--- start of Text ---
Practice and procedure—mediation—contentious trusts and estates
Produced in partnership with James Davies of New Square Chambers
Practice and procedure—mediation—contentious trusts and estates

The following Wills & Probate practice note Produced in partnership with James Davies of New Square Chambers provides comprehensive and up to date legal information covering:

  • Practice and procedure—mediation—contentious trusts and estates
  • Timing
  • Parties
  • The structure of the mediation
  • The structure and mechanics of the mediated settlement
  • Failure to settle

Mediation has grown in use as a form of alternative dispute resolution (ADR) in the UK since the Access to Justice Report. It continues to be urged upon parties as a form of ADR by the courts as part of the overriding objective under CPR 1.4(2)(e) and is to be considered by parties under the Practice Direction Pre-Action Conduct and Protocols. It is also addressed in the Chancery Guide, para 18.1.
--- end of Text ---
--- start of Data section ---
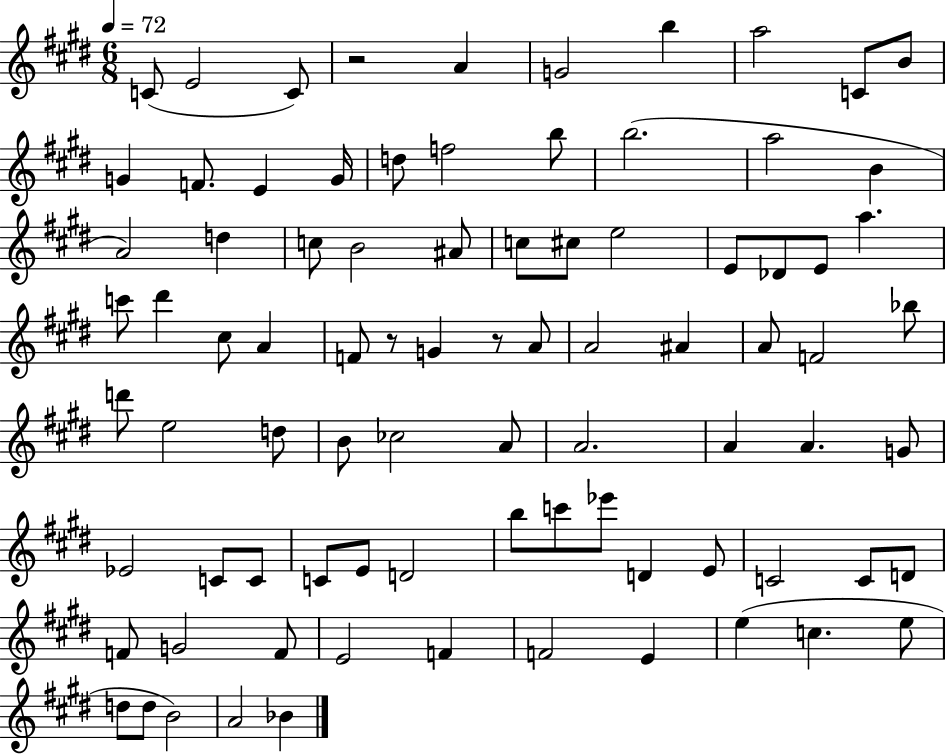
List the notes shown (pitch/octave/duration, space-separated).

C4/e E4/h C4/e R/h A4/q G4/h B5/q A5/h C4/e B4/e G4/q F4/e. E4/q G4/s D5/e F5/h B5/e B5/h. A5/h B4/q A4/h D5/q C5/e B4/h A#4/e C5/e C#5/e E5/h E4/e Db4/e E4/e A5/q. C6/e D#6/q C#5/e A4/q F4/e R/e G4/q R/e A4/e A4/h A#4/q A4/e F4/h Bb5/e D6/e E5/h D5/e B4/e CES5/h A4/e A4/h. A4/q A4/q. G4/e Eb4/h C4/e C4/e C4/e E4/e D4/h B5/e C6/e Eb6/e D4/q E4/e C4/h C4/e D4/e F4/e G4/h F4/e E4/h F4/q F4/h E4/q E5/q C5/q. E5/e D5/e D5/e B4/h A4/h Bb4/q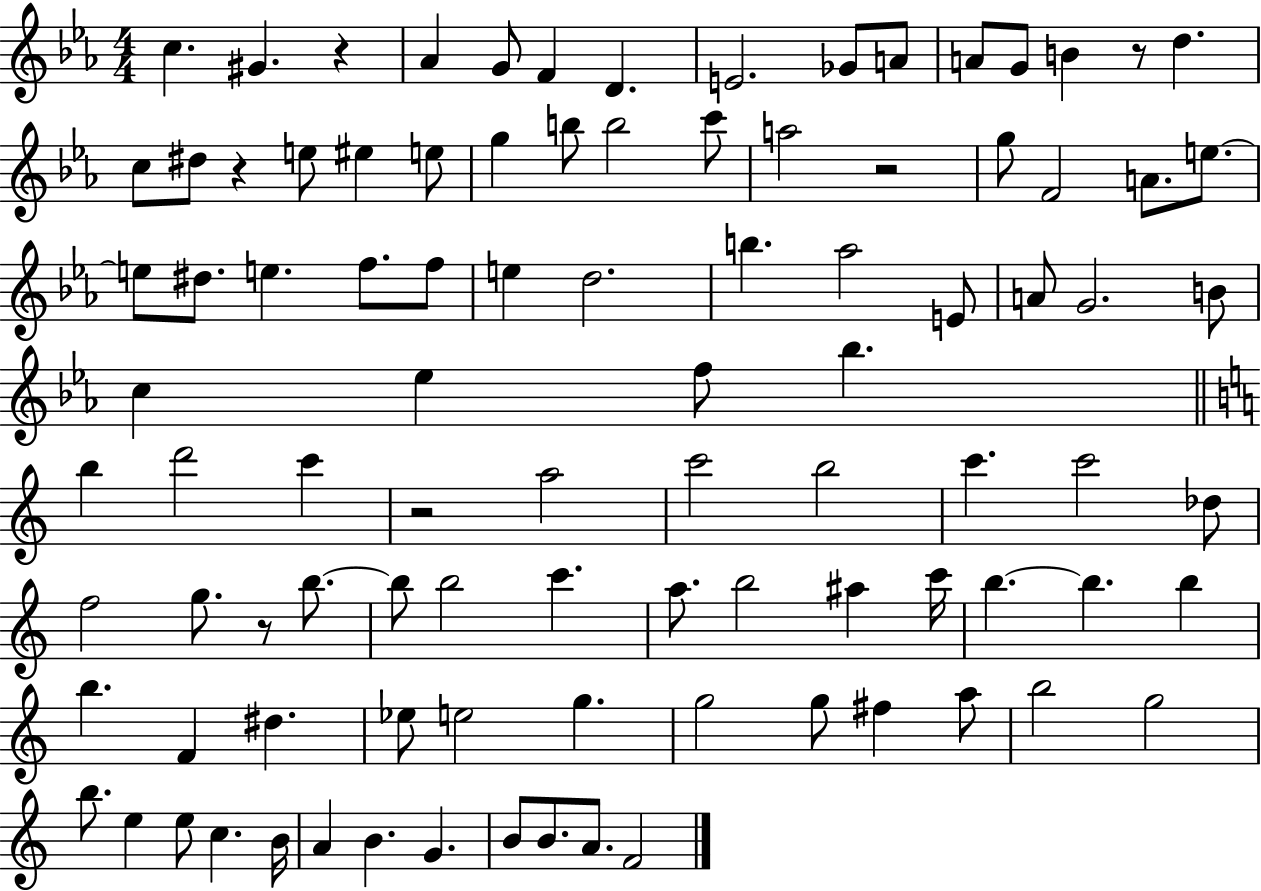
--- end of Data section ---
• [To-do list]:
(a) In the practice note on mediation in contentious trusts and estates, which paragraph of the Chancery Guide addresses mediation?
(b) Return the passage of the practice note starting at "Mediation has grown" and ending at "Guide, para 18.1.".

• [Worked solutions]:
(a) Paragraph 18.1.

(b)
Mediation has grown in use as a form of alternative dispute resolution (ADR) in the UK since the Access to Justice Report. It continues to be urged upon parties as a form of ADR by the courts as part of the overriding objective under CPR 1.4(2)(e) and is to be considered by parties under the Practice Direction Pre-Action Conduct and Protocols. It is also addressed in the Chancery Guide, para 18.1.